ワース達………特にダレスは能力者に対してほぼ一対一で戦わなければならないが、敵の親玉……ラカは1人で何人も相手にできる。
さすがに黒音と枝音を前にして他を襲う余裕はなさそうだが、余計なことをされると面倒なことこの上ない。
「枝音、この場所を隔離しろ!」
「クリエイション・ワールド!」
途端、黒音と枝音、ラカの3人が隔離されてこの場から消える。
枝音が創造した別の空間に移動したのだ。
移動した先は、廃墟となった世界だった。
枝音だけならば普通に草木が生い茂り、なおかつ綺麗な街並みを創造出来るのだが、ここは心象世界のようなものなので、黒音がいるとどうしても退廃的な要素が含まれてしまう。
だが、壊れたビルなどの建物に草木が巻きついているこの光景は、ある意味では美しいのかもしれない。
「隔離空間、か。面倒だね。」
「仕切り直しよ。」
そう言って、枝音が切り込みにかかる。
「夜、星々が流す悲しみの涙。月より滴る煌めきの雫。夜空に零れて天を潤す!月よ泣け、星よ流せ!」
黒音の言葉と共に天が夜色に染まり、星が降り注ぐ。
「時よ止まれ。汝は美しい。」
その瞬間、周囲一帯の全てが静止した。
無論、黒音と枝音は時間停止も対策済みだ。
「予習はバッチリってね。
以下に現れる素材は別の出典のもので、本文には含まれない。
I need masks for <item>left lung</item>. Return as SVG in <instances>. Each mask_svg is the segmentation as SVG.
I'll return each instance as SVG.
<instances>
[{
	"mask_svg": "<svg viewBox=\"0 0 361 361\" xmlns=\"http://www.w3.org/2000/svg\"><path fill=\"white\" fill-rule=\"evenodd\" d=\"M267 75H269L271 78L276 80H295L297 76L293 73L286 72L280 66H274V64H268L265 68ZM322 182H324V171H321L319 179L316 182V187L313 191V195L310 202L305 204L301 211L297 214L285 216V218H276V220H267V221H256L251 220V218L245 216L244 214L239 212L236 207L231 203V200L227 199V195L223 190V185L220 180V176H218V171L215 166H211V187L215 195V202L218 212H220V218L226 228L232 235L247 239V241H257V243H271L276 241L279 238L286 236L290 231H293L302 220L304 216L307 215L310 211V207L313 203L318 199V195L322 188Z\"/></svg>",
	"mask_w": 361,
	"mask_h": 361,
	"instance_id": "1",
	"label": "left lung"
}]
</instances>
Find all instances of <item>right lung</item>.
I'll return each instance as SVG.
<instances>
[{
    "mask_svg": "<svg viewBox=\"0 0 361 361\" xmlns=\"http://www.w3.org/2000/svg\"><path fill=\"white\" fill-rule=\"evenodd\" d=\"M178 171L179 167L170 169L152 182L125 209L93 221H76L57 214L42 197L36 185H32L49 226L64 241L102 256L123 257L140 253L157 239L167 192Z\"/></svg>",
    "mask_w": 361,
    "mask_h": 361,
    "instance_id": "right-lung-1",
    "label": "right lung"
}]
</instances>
」
「つか、なんだそりゃ?ファウストか?」
見た感じ、遠距離攻撃は時間が停止するまでに約2秒かかる。
時間停止の対策をしてある黒音や枝音達の体から離れて2秒経つと静止してまうようだ。
「基本的にゃ、近接攻撃か。」
枝音が直接切りかかるが、手応えがない。
作用反作用が働いていない。
「空虚の応用!?」
エネルギーないしは作用する力を無いものにされたか。
だとするならば、あれは想像以上に厄介だ。
だが、無くなったのならば作ればいい。
物理法則を鼻で笑うのは、何しもラカだけじゃない。
「結局、大規模な能力の応酬は無意味、か。」
ここまで高位の能力者で、かつお互いの実力がほぼほぼ同じの者同士で戦うと、強力な能力を大きな事に使うのは好きが大きくなるし、無駄になる。
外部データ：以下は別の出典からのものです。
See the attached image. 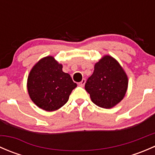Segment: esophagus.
<instances>
[{"mask_svg":"<svg viewBox=\"0 0 155 155\" xmlns=\"http://www.w3.org/2000/svg\"><path fill=\"white\" fill-rule=\"evenodd\" d=\"M85 79H82V81H81L80 82H79V86H81V87H83L84 85H85Z\"/></svg>","mask_w":155,"mask_h":155,"instance_id":"1","label":"esophagus"}]
</instances>
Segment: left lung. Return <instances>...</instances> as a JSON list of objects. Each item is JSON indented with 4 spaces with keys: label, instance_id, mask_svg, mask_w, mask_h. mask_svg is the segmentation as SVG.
Returning <instances> with one entry per match:
<instances>
[{
    "label": "left lung",
    "instance_id": "left-lung-1",
    "mask_svg": "<svg viewBox=\"0 0 155 155\" xmlns=\"http://www.w3.org/2000/svg\"><path fill=\"white\" fill-rule=\"evenodd\" d=\"M127 85V77L123 68L115 59L107 55L95 64L85 88L94 104L109 109L124 98Z\"/></svg>",
    "mask_w": 155,
    "mask_h": 155
}]
</instances>
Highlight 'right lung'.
Here are the masks:
<instances>
[{
	"instance_id": "add662e5",
	"label": "right lung",
	"mask_w": 155,
	"mask_h": 155,
	"mask_svg": "<svg viewBox=\"0 0 155 155\" xmlns=\"http://www.w3.org/2000/svg\"><path fill=\"white\" fill-rule=\"evenodd\" d=\"M76 86L70 75L62 71V65L51 56L39 61L28 78L30 97L37 107L46 111L63 107Z\"/></svg>"
}]
</instances>
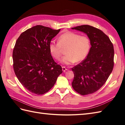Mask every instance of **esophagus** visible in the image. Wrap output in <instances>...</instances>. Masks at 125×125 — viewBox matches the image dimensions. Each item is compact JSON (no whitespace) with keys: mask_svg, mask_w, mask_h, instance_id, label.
Wrapping results in <instances>:
<instances>
[{"mask_svg":"<svg viewBox=\"0 0 125 125\" xmlns=\"http://www.w3.org/2000/svg\"><path fill=\"white\" fill-rule=\"evenodd\" d=\"M62 70L63 72H65L66 71L68 70V69H66L65 66H62Z\"/></svg>","mask_w":125,"mask_h":125,"instance_id":"34e87169","label":"esophagus"}]
</instances>
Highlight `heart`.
<instances>
[{"mask_svg": "<svg viewBox=\"0 0 125 125\" xmlns=\"http://www.w3.org/2000/svg\"><path fill=\"white\" fill-rule=\"evenodd\" d=\"M65 48V55L61 62L63 64L71 65L75 62L82 61L87 57L91 48V41L87 36L68 31L59 37L57 43L51 42L49 45V52L56 60L60 59L62 49Z\"/></svg>", "mask_w": 125, "mask_h": 125, "instance_id": "b5f03b06", "label": "heart"}]
</instances>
故に、ほの強力な能力をどれだけ繊細かつ巧みに使えるのか、という所に焦点が当てられる訳だが………。
「ここは空虚だ。」
ビシッ――――と空間に亀裂が入り、ガラスのように次々と砕け散っていく。
「隔離空間が崩壊していく………?」
「ちっ、現実世界に出るぞ。」
先程までとは場所が異なり、ここは山奥のどこかのようだ。
ラカは引き裂くような笑みを浮かべながら立っており、黒音と枝音は有利な空間から逃げられた事に舌打ちする。